Petertide Ordinations 2019: Claire is jumping in with both feet!
Claire Jones will be ordained as a deacon in Truro Cathedral on June 28. She will be one of 11 being made a deacon during that service and once ordained, Claire will serve in the parishes of the Bodmin Team Benefice.
Although she grew up in Bath, Claire’s move to Cornwall is a kind of coming home as her father’s family originally farmed around Fowey.
Claire said: “I’m excited about moving to Cornwall, for the amazing clotted cream, pasties, cider and hogs pudding, as well as the beaches and towns and beautiful countryside. I’m really looking forward to exploring my heritage and starting the next chapter in my family’s Cornish life.”
Joining Claire will be her partner Rose who will also be one of those ordained as deacon at the same service. Rose is not new to the diocese having spent time as part of the Way2 Community when it was based in Stithians before she was accepted for ministry training.
Claire added: “I’m really thankful that God has also called me to share life with Rose, who spurs me on to keep trusting God and to not be afraid. It will be a great joy to be ordained beside her, as she becomes a curate in the North Cornwall Cluster.”
Claire’s path to ministry was not an easy one.
“I grew up in a conservative evangelical Anglican church. I believed God had given men and women complementary and different roles, so being a young woman, I should not preach or lead a church.
“I was supported in my faith and nurtured in a caring community. It grounded me in a love for Scripture, and a passion for sharing the gospel at school.”
As a teenager, Claire struggled with a difficult family situation, and came to find Jesus to be the ever-faithful friend who came close in her suffering, offered forgiveness for all her mistakes, and invited her into joyful adventure with him.
There were also people in Claire’s church who encouraged her to try out leading and speaking in youth work contexts and as a result she spent a gap year volunteering in a Baptist church in South London, mostly working with children and teenagers.
Claire said: “I’d started to read about other Christian views on gender, and considering that maybe the Bible might allow women a leadership role. Eventually, I began to preach in the church – it’s hard to describe, but even though I was nervous and still not entirely sure it was okay, I found that I felt more at home, more myself, than I ever had done before. God seemed to confirm that this was not only okay in general, but absolutely right for me.”
Claire went on to university to study theology, and started to sense that God might be calling her to ordination, something that scared her so much she thought she’d try out whatever else she could first.

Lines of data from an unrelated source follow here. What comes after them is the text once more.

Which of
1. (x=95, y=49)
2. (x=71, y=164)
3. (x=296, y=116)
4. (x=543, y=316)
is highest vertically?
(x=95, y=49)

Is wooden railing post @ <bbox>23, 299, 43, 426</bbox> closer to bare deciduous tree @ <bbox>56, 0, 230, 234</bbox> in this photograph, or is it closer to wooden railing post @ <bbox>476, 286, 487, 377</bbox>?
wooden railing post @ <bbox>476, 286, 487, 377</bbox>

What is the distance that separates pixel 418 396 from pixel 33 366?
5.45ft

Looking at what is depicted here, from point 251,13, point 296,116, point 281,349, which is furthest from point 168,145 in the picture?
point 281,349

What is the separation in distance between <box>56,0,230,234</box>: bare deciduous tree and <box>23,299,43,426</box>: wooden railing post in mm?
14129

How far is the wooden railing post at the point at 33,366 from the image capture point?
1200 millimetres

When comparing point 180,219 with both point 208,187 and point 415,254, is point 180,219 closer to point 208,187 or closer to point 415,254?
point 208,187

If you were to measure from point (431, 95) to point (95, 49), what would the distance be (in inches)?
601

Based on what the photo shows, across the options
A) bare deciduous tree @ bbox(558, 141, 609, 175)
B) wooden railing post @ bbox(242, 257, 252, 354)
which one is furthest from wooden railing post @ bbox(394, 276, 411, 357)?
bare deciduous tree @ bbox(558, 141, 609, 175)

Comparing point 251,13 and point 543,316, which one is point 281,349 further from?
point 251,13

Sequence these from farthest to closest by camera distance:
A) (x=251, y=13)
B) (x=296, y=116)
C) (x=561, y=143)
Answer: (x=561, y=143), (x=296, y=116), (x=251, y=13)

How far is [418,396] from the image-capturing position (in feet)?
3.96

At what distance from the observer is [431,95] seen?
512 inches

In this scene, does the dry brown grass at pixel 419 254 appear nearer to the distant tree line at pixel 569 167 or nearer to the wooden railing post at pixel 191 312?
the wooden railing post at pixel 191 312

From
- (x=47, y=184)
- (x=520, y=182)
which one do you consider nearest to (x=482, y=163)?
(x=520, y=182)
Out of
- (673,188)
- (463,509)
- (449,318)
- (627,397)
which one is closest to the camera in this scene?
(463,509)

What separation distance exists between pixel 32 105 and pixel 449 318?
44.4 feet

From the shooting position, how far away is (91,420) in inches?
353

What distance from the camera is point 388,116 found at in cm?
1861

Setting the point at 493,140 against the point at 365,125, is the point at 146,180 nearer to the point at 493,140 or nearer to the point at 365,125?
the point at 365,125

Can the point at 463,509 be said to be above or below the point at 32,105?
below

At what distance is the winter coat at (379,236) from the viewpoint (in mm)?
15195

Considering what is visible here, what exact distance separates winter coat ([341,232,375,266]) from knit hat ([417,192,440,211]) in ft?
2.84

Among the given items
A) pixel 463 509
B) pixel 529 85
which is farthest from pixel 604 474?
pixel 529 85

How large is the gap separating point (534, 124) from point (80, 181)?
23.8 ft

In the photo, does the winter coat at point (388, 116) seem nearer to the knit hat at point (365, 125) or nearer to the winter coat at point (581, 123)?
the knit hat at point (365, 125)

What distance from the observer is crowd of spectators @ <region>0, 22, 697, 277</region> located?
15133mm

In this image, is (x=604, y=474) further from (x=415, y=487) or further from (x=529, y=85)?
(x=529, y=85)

“When I led worship, I felt at home”
Having moved to London and started work at Christian Aid, Claire still felt a restlessness she couldn’t explain. “I worked in their youth team and then in communications. I loved it: the cause, the work, the new friends, the social life. I loved writing resources for churches, editing policy reports, coming up with creative new campaigns. But there was this restlessness. It was like wearing a jacket that was the wrong size, I was wriggling around in it trying to find a comfortable fit. I had got involved with a church in London and just as before, it was when I preached and when I led worship, that I felt at home. That was the jacket that fit.”
Having seen a post about the Community of St Anselm, a new sort of monastic community set up by the Archbishop of Canterbury, Claire decided to join.
“It was an opportunity to commit to a rule of life, to explore silence and solitude, to worship alongside others from all over the world and many denominations and Christian traditions. I was still afraid of the call to ordination because I thought I wasn’t ‘good enough’; I thought I needed a spiritual boot camp to ‘sort me out’, and this seemed just the thing. It turned out God had other ideas. In my year as a member of the community, God showed me that it wasn’t a boot camp that I needed. I didn’t need to be perfect before he could use me. Instead, he invited me to draw near to him, to let his love keep shaping and forming me, and he would do the rest. He said to me, ‘Do not be afraid’.”
Fast forward three years, and Claire is preparing for ordination. “I took God at his word, and I’m jumping with both feet into this great adventure of ministry with Jesus and his church.”